*Sayfa metni*
******************************
Orhan Kemal, sosyalist bir edebiyatçımızdır. Bunu herkes bilir ve kendisi de sık sık dile getirmiştir. Sosyalist olduğu için de, Atatürk ve Atatürkçülük konusunda çok net, doğru ve sağlam
 bir tutuma sahiptir. Atatürk için “büyük insan” der; “Atatürkçülük emperyalizmle savaşmaktır”
 der. Yaşamı boyunca en yakın ve candan arkadaşı, dostu olmuş Fikret Otyam’a 1960’larda yazdığı bir mektupta şöyle der:

“Ata’nın Taksim’deki anıtında Orhan Kemal olarak nöbet bekleyip beklemeyeceğim soruldu...
 Tereddütsüz kabul ettim. Ne demek o? Elbette. Koca Atatürk o… Türkleri ‘millet’ olarak derleyip toparlayan büyük insan!...”  (Arkadaşım Orhan Kemal ve Mektupları, s.258)

“(…) Mustafa Kemal ve İsmet’in gerçekten büyük çapta insanlar, devrimciler oldukları kanısına vardım.(…) Ata ve İnönü, detaylarla değil, asıl büyük meseleyle uğraşmışlar: Türkiye Cumhuriyeti’nin, modern Türk devletinin, laisizmin kuruluşunu gaye edinmişler. Her şeye rağmen bu gayeye ulaşmışlar. Ulaşmışlar ama bugün ne halde bu canım devrim! Bu ayrı bir konu. Yoksa düne, Mustafa Kemal ve İ. İnönü’ye dil uzatılamaz kanısındayım.” (Age, s 332)

“(…) Yurtseverlik, yurduna yabancı çizmeleri sokmamaktı. Atatürkçülük de, yurdumuza girmek isteyen emperyalizmle savaşmak ve onu yenmekti. Şimdi bakıyorum da, Atatürk’ün savaşarak, bu milletin kanıyla yazdığı ‘yurtseverlik’e pek aldırış eden yok, ya da bazı çevrelerde hiç yok” (Önemli Not!, s.292)
******************************
*Toplanan veriler*

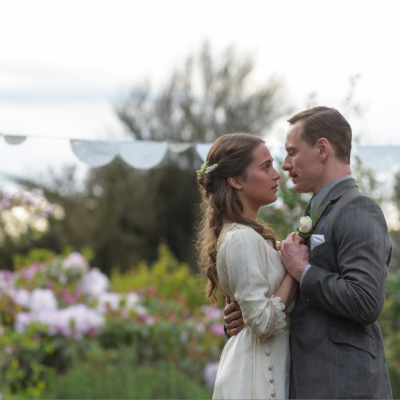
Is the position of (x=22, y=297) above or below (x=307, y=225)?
below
******************************
*Yapılacak iş*
Orhan Kemal hakkındaki metinden "der. Yaşamı boyunca" ile başlayıp "bekleyip beklemeyeceğim soruldu..." ile biten bölümü hiçbir değişiklik yapmadan yazın.

*Tamamlanmış alıştırma*
der. Yaşamı boyunca en yakın ve candan arkadaşı, dostu olmuş Fikret Otyam’a 1960’larda yazdığı bir mektupta şöyle der:

“Ata’nın Taksim’deki anıtında Orhan Kemal olarak nöbet bekleyip beklemeyeceğim soruldu...